**Input**
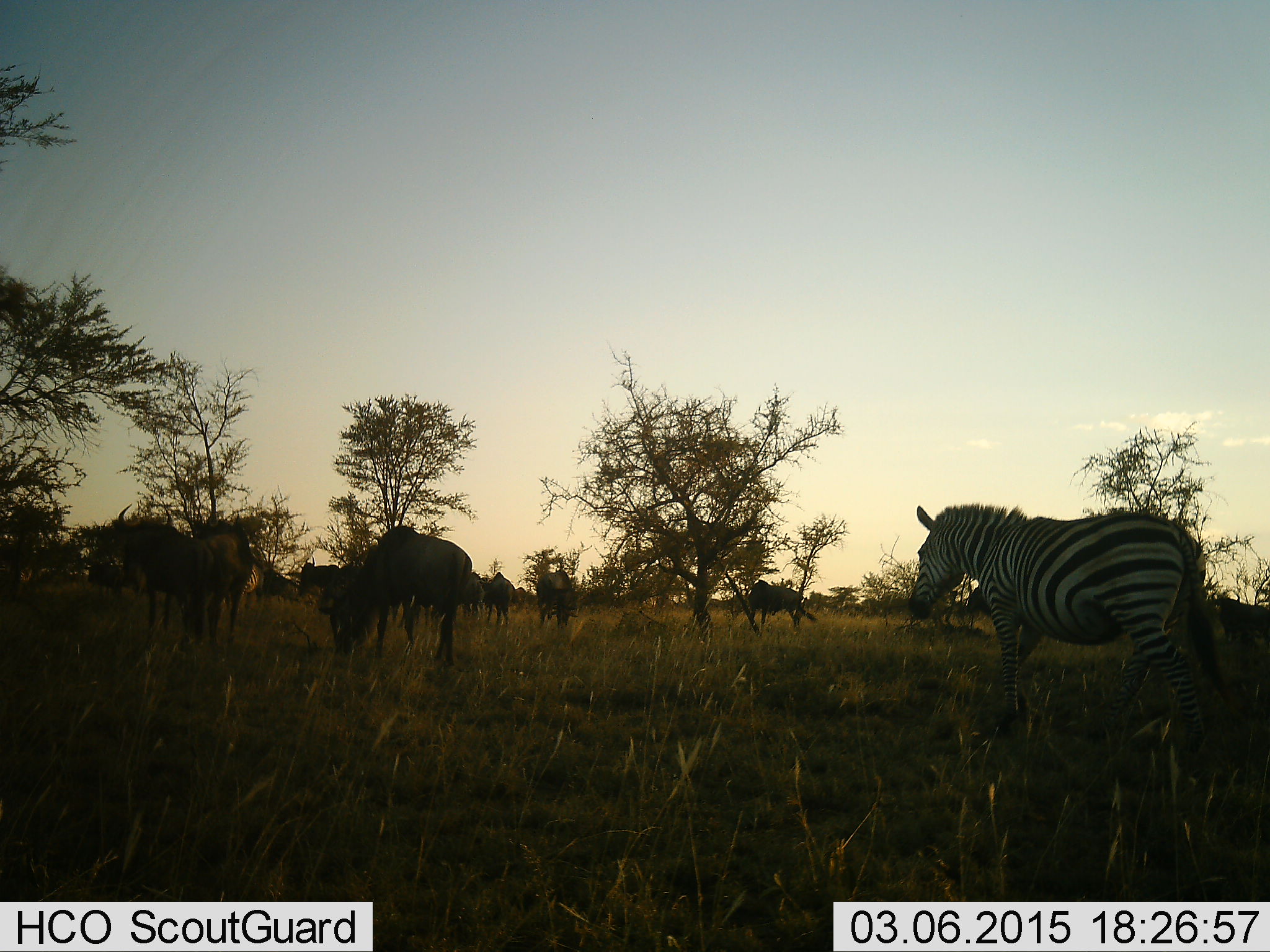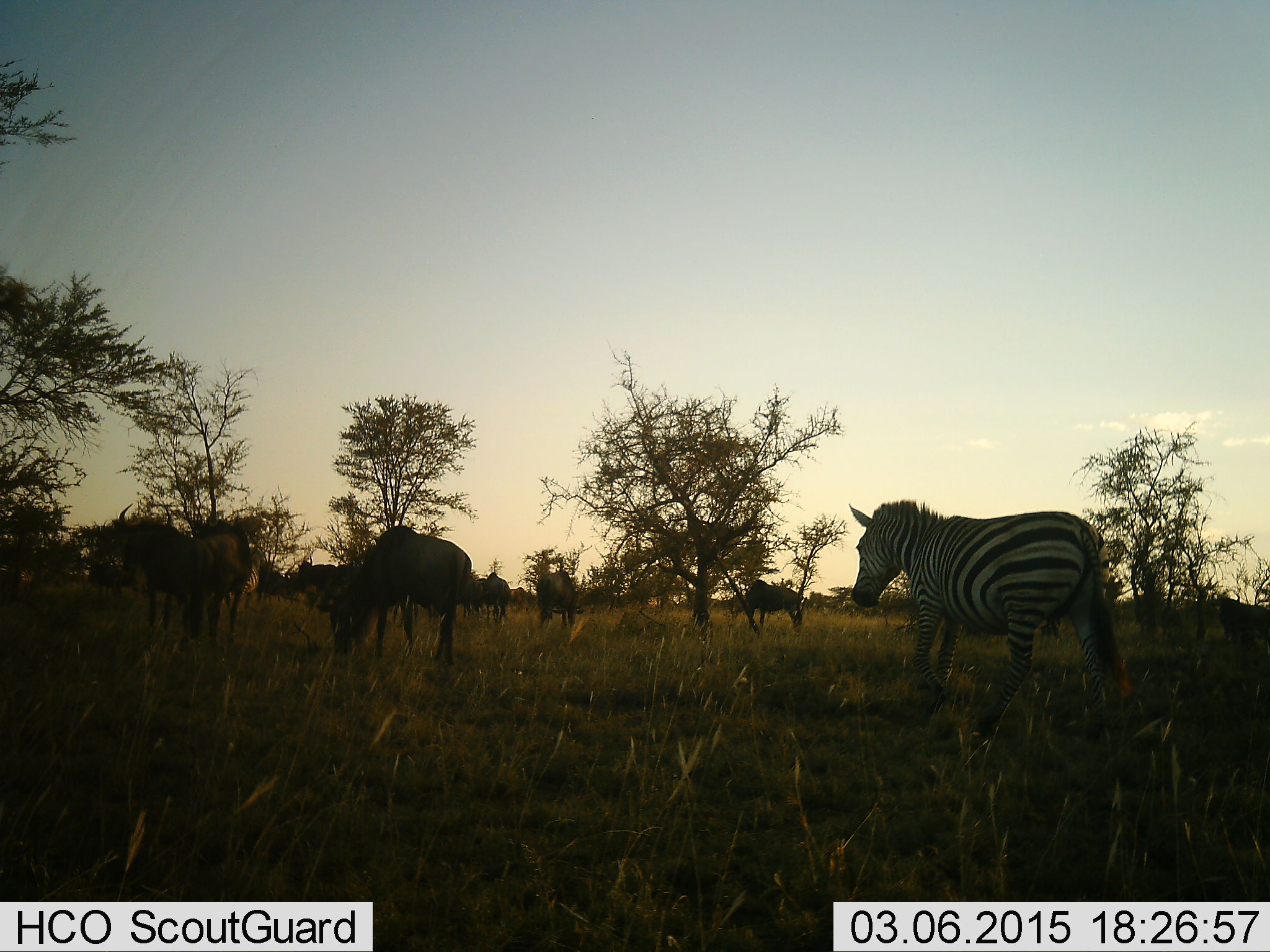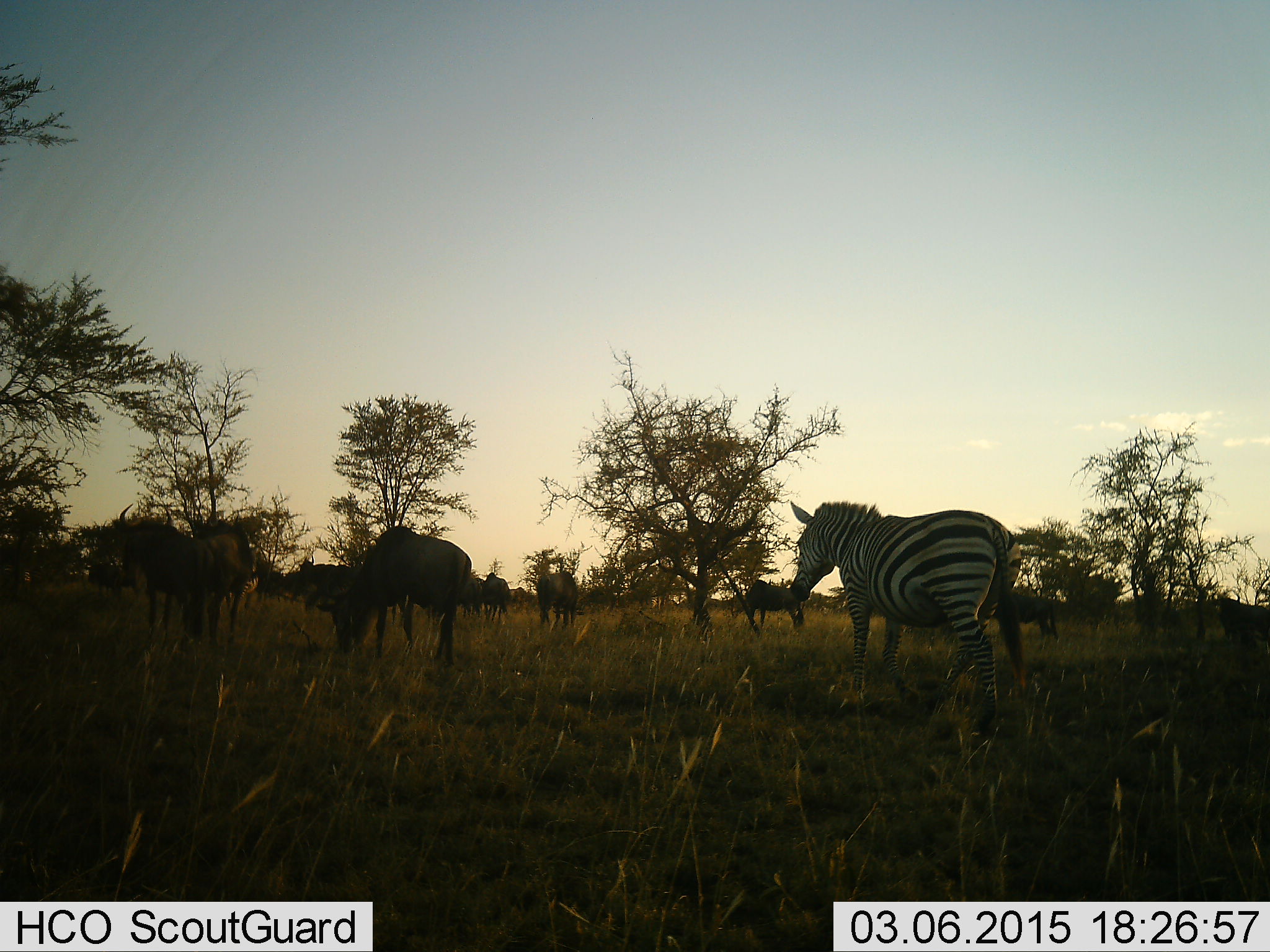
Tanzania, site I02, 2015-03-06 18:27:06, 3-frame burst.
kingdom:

==

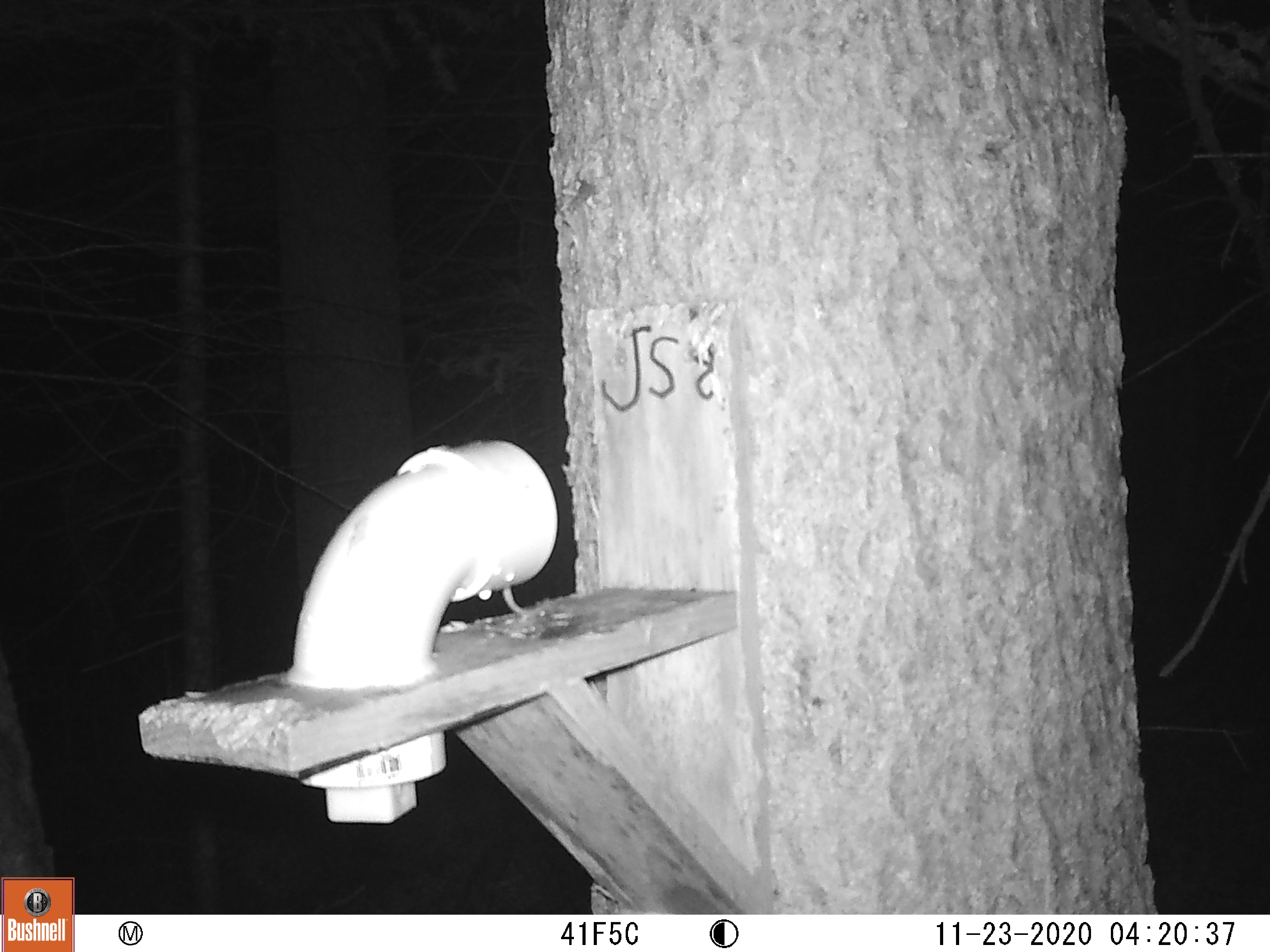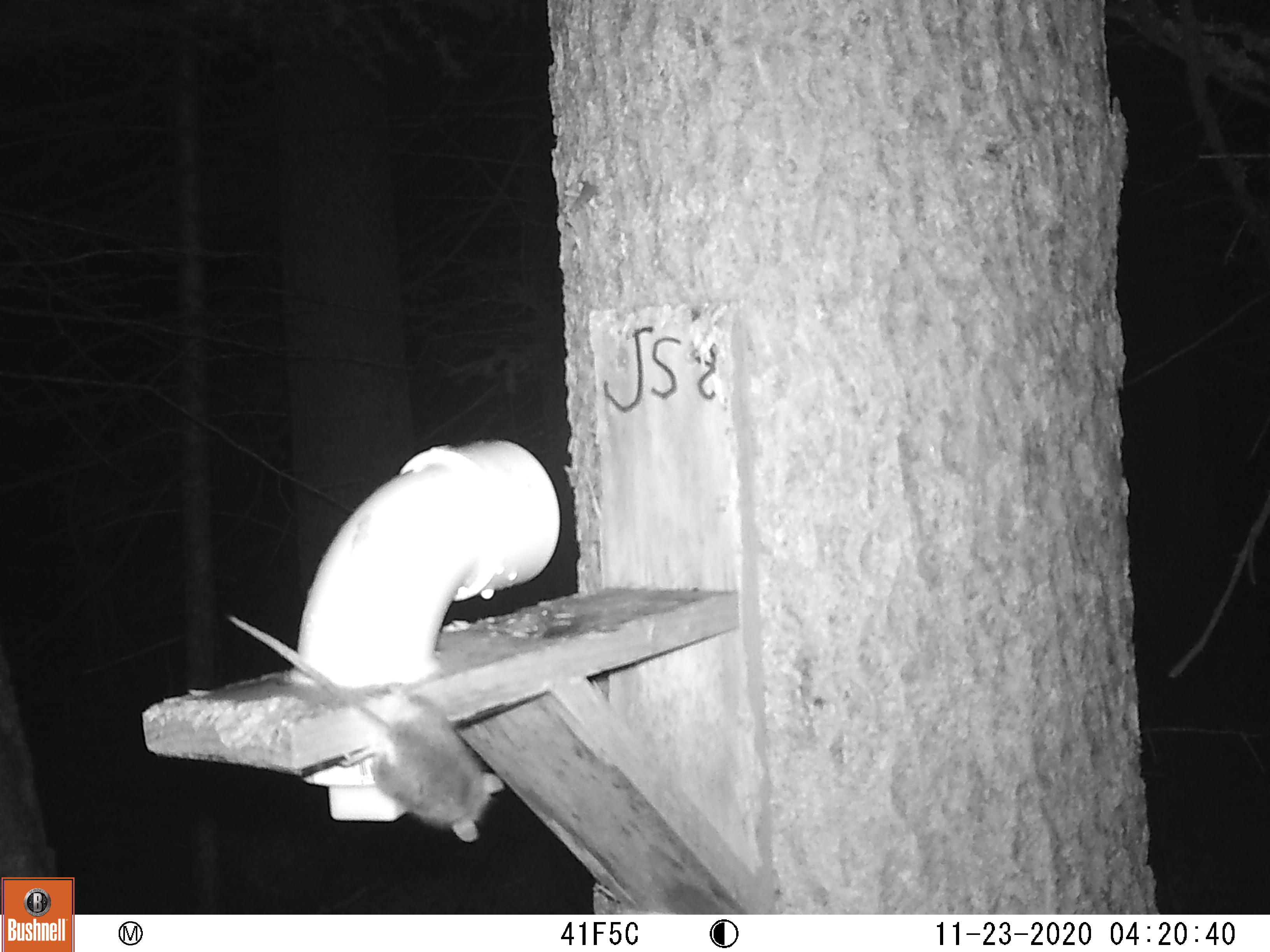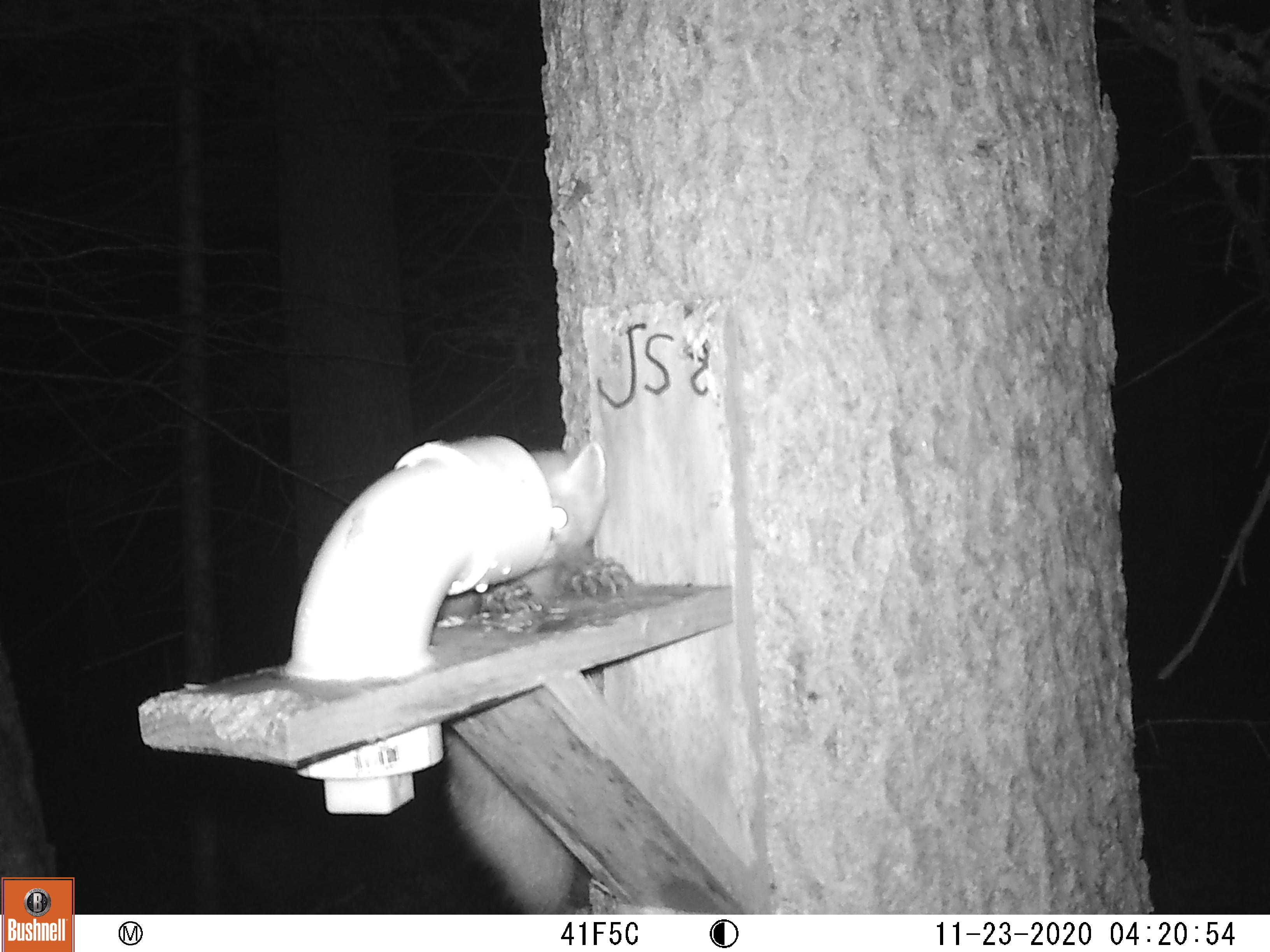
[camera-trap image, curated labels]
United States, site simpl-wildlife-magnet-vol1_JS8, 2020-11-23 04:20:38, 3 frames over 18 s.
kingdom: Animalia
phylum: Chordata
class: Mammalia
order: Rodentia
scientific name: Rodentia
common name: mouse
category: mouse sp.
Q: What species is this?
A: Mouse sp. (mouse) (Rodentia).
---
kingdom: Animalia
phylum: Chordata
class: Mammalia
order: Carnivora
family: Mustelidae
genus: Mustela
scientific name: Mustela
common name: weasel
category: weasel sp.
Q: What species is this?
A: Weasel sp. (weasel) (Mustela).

**To do**
From the listing above, output exactly the run of lines that starts with the line containing "genus: Mustela" and ends with the line containing "A: Weasel sp. (weasel) (Mustela).".

**Expected answer**
genus: Mustela
scientific name: Mustela
common name: weasel
category: weasel sp.
Q: What species is this?
A: Weasel sp. (weasel) (Mustela).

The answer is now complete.